[[ SOURCE TEXT, beginning ]]
An animal rights protest in Seoul, South Korea, last year. Yonhap/EPA

Lately, the ethical case against meat-eating has been buttressed by arguments about its environmental impact. Singer earlier pointed to pollution from factory farms. Now he can also point to the large contribution that animal agriculture, always a relatively inefficient way of producing food, makes to climate change.

Preventing forest destruction for beef farming, or opting to rewild farming land, may turn out to be necessary for preventing more extreme global warming. Abolishing factory farming may also limit future animal-originated pandemics.


Read more: Which diet will help save our planet: climatarian, flexitarian, vegetarian or vegan?


Other objections

While Animal Liberation Now fortifies Singer’s earlier case, further objections will be forthcoming. Some animal advocates will be disconcerted that Singer, a utilitarian, theoretically approves of harmful animal experiments, albeit within narrow bounds. Although he opposes most current animal experimentation, Singer is open to condoning, for example, experiments on monkeys that substantially improve the lives of tens of thousands of people with Parkinson’s disease. Some advocates will feel that even these experiments violate animal rights.

They will also oppose the suggestion that killing animals for unnecessary food may be acceptable if the animals would otherwise not exist. However, Singer’s main aim here is to undermine speciesism, not to defend particular views on the ethics of killing or to argue for utilitarianism itself, as he does elsewhere.

Singer claims that a position like his, which appeals only to rational argument, is both sturdier and more persuasive than arguments that admit some role for human sensitivity. Some philosophers, however, deny that moral reason can be so radically distanced from feeling. Indeed, arguably part of the persuasive effect of Animal Liberation Now is the combination of careful logic and language that, although restrained, is not without feeling.

For example, Singer writes of how “wonderful” it is to see a “dejected, timid, almost featherless hen … recover both her feathers and her natural dignity” when removed from the barren cages. Some philosophers would argue that such responses are not unconnected to moral insight.

The compassion as well as the outrage and horror that Singer’s writing has elicited in readers over the years has surely contributed to Animal Liberation’s influence - including on some of those who reject Singer’s principle of equality for humans and non-humans.

The future for animals?
[[ SOURCE TEXT, end ]]
[[ GIVEN RECORDS, beginning ]]
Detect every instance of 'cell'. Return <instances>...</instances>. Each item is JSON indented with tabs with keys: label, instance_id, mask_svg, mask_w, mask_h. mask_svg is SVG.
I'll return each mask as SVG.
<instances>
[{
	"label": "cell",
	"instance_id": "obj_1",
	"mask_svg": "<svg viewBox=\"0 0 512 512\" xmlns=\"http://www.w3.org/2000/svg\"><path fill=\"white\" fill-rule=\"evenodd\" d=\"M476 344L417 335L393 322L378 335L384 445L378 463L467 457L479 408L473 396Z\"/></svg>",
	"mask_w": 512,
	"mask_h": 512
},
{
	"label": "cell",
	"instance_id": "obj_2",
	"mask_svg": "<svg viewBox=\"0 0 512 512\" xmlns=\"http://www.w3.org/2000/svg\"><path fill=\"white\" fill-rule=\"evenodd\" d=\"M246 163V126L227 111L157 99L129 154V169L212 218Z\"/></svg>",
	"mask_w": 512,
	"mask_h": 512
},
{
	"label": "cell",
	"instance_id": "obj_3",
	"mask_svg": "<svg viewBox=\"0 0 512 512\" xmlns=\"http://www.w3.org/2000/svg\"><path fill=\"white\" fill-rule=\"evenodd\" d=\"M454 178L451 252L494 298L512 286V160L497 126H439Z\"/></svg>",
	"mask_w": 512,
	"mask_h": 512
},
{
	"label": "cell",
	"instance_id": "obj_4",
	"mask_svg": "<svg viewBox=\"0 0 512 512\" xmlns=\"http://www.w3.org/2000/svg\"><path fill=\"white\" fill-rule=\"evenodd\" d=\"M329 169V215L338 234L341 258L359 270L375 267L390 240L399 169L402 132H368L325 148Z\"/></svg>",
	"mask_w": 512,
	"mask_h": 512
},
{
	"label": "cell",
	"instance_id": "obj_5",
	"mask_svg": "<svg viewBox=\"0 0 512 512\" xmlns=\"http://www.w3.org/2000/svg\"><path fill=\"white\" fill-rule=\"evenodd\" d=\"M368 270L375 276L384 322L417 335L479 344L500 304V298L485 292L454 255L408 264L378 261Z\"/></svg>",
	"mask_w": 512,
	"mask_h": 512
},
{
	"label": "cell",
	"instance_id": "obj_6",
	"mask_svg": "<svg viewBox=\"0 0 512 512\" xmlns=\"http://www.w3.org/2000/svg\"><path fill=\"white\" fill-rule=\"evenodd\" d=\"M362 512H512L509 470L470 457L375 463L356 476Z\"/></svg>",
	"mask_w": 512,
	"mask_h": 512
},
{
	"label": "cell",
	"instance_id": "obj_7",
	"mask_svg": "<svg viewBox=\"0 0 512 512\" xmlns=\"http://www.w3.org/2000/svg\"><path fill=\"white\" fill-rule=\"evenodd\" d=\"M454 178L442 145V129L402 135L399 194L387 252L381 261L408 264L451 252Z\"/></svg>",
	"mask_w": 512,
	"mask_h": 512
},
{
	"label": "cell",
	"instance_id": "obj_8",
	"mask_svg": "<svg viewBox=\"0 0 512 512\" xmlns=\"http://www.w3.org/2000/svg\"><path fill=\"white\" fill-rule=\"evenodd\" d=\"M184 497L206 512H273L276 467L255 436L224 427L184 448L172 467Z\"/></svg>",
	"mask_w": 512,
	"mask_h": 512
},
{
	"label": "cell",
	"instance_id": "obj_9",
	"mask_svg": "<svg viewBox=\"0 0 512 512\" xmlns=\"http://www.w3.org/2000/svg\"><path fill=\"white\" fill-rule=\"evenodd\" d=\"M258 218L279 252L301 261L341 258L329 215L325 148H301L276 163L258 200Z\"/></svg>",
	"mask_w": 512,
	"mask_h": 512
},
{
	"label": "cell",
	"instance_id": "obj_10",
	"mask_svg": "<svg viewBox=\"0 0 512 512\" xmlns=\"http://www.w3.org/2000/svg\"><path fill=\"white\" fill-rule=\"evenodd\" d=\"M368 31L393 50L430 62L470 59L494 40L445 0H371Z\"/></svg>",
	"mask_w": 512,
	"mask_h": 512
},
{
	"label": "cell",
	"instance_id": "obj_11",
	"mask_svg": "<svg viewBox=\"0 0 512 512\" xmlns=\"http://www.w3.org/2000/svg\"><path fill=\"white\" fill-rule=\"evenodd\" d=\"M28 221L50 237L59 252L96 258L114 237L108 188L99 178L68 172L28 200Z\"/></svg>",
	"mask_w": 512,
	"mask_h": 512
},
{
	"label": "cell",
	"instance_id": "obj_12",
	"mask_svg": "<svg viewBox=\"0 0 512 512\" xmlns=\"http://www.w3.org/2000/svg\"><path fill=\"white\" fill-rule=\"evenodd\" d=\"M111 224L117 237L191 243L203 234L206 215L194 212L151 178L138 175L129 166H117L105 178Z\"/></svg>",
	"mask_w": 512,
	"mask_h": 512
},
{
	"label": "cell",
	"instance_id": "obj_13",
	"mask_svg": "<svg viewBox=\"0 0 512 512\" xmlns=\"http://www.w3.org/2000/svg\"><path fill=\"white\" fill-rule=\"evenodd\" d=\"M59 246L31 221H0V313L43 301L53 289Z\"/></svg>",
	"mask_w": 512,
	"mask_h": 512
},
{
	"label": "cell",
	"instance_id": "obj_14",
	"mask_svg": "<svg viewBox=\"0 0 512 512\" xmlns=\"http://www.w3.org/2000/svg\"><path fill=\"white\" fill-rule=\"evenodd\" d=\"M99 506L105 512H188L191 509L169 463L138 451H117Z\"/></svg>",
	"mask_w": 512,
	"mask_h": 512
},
[[ GIVEN RECORDS, end ]]
:: EXERCISE PROMPT ::
Write the next part of the review of Singer's Animal Liberation Now, picking up after its last line. You won't need the listing for this work.

:: ANSWER FOR THIS EXERCISE ::
Singer gives little detail about what should become of species like sheep, pigs, chickens and cows after liberation. He does say that most laboratory cages will be empty and that pigs may roam freely.

Some animal advocates hope for the eventual extinction of these much-abused species, while others allow for mutually positive relations with humans, as seen on some farm-rescue sanctuaries.

Animal psychologist Karin Mueck with a cow at the Hof Butenland farmstead in Niens, northern Germany, which is a retirement home for farmed cows. Focke Strangmann/AP

Intriguingly, Singer appears to approve of several dairies, such as How Now dairy in Australia, that claim not to harm or kill their cows and to keep mothers with their calves. He now also discusses how we might address the vexed question of wild animal suffering.

Whatever its shape, what are the chances Singer’s vision will eventuate? Perhaps artificial intelligence and other technologies will help replace much animal experimentation. Maybe improvements in plant-based meat alternatives and cell-cultured meat will allow us to withdraw from the farming of sentient beings. We might then gain a more impartial ethical perspective on non-human animals.

In any case, Singer takes comfort from words attributed to the Indian revolutionary Mahatma Gandhi about genuine justice movements that have the courage to challenge entrenched interests: “First they ignore you. Then they laugh at you. Then they attack you. Then you win.”

If Singer is right, animal liberation may one day achieve the success of anti-slavery, anti-colonial, women’s and, increasingly, LGBTQI+ movements.

For those with an interest in culture, ethics and animals – and especially for those who have not read earlier editions of the book – Animal Liberation Now is essential reading.